In my last post I’ve looked at biofilm infections and why they could be at the root of bladder problems. In this post I’m going to look at potential treatments for biofilm infections.
If you haven’t read my last post yet it might be a good idea to read it now. It explains what biofilms are.
Biofilms have been recognized to play a role in many infections, yet orthodox treatment options are still limited and research is ongoing.
Treating biofilms is difficult because of the limited ability of antibiotic agents to actually get to the bacteria. Natural antibiotics are no exception.
How is a biofilm infection diagnosed?
For patients with a urinary catheter a biofilm infection is suspected if they have recurrent urinary tract infections with the same pathogen (often Candida or Enterococcus species) .

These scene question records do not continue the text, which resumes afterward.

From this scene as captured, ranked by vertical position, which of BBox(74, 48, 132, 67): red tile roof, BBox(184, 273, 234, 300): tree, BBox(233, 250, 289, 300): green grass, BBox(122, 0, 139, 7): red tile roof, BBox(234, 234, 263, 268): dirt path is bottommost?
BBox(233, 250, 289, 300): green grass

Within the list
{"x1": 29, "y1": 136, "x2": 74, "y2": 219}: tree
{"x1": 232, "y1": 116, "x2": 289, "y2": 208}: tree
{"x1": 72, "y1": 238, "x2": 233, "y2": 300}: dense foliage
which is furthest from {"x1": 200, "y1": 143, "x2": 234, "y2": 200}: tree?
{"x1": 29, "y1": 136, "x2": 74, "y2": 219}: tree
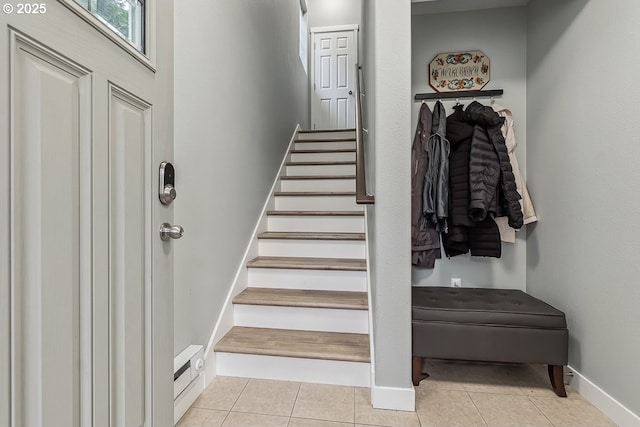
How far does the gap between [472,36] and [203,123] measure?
1.90 meters

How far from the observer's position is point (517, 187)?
6.39 feet

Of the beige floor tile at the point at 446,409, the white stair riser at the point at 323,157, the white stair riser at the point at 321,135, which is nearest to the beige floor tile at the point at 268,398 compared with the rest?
the beige floor tile at the point at 446,409

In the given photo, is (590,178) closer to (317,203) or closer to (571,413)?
(571,413)

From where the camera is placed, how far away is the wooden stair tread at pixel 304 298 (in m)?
1.78

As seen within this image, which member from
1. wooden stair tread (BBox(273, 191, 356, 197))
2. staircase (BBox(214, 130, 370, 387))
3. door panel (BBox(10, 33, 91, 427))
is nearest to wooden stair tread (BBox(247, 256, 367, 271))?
staircase (BBox(214, 130, 370, 387))

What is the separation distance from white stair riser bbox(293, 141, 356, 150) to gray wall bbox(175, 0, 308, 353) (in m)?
0.99

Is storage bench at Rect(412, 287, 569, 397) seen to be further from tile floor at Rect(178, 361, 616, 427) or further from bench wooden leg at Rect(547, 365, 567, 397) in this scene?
tile floor at Rect(178, 361, 616, 427)

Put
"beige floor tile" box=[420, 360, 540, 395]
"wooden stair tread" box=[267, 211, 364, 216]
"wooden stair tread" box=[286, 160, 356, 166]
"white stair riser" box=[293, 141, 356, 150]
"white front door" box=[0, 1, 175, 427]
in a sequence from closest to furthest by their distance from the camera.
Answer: "white front door" box=[0, 1, 175, 427] → "beige floor tile" box=[420, 360, 540, 395] → "wooden stair tread" box=[267, 211, 364, 216] → "wooden stair tread" box=[286, 160, 356, 166] → "white stair riser" box=[293, 141, 356, 150]

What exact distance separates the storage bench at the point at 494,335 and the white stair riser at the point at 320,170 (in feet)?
5.78

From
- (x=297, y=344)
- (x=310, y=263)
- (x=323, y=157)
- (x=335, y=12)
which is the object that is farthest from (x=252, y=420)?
(x=335, y=12)

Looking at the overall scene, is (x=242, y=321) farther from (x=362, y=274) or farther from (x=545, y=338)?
(x=545, y=338)

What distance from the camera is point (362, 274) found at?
79.2 inches

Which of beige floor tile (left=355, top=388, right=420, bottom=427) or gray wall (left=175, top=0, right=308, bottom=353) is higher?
gray wall (left=175, top=0, right=308, bottom=353)

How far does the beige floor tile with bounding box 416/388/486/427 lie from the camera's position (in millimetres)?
1324
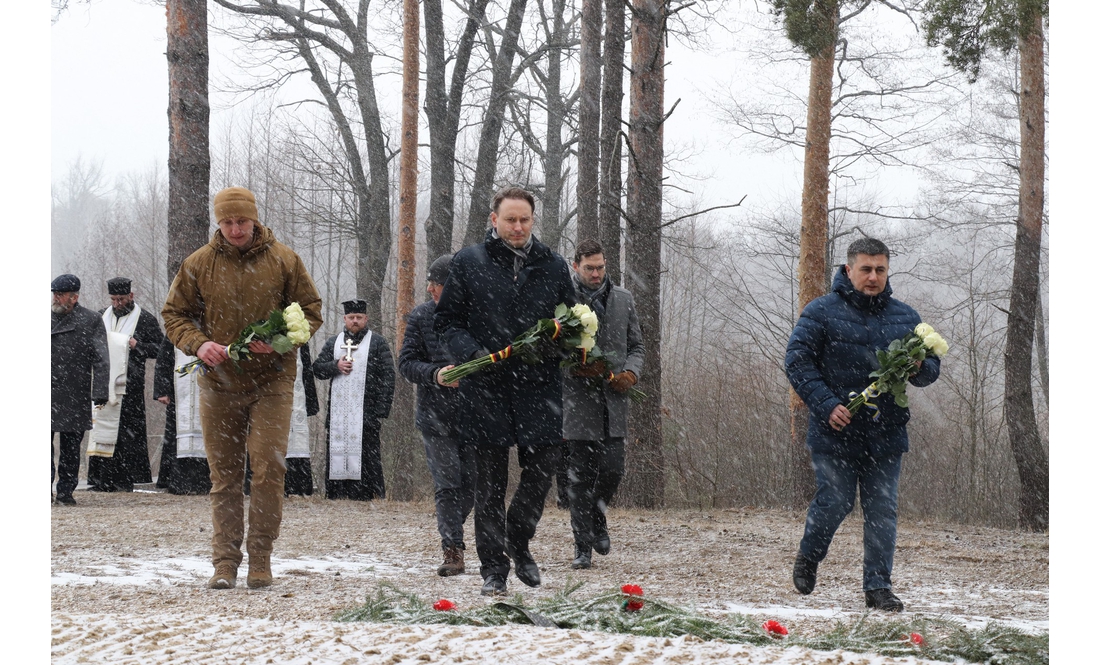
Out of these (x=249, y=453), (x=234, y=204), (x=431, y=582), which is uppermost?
(x=234, y=204)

For everyone else it is not as easy to get diagnosed.
Different methods have been used in studies to look for biofilm infections:
- Tissue biopsy together with microbial cultivation in a lab is one option but newer techniques of microbiology are probably more accurate. These include gene sequencing or fluorescence in situ hybridization (FISH) .
- Bacteria can be cultured from urine samples and can be checked for their ability to produce biofilms in a petri dish . However, this method would not necessarily confirm a biofilm infection in the body.
- High-resolution microscopy could be used to look for biofilms and pods in the bladder.
Unfortunately I could not locate any private labs in the UK that test for biofilms in the bladder.
There are two doctors in London that test and treat for biofilm infections: Professor James Malone-Lee and Dr Sohier Elneil (trained by Malone-Lee). Please get in touch with the COB foundation (www.cobfoundation.org) for an information pack.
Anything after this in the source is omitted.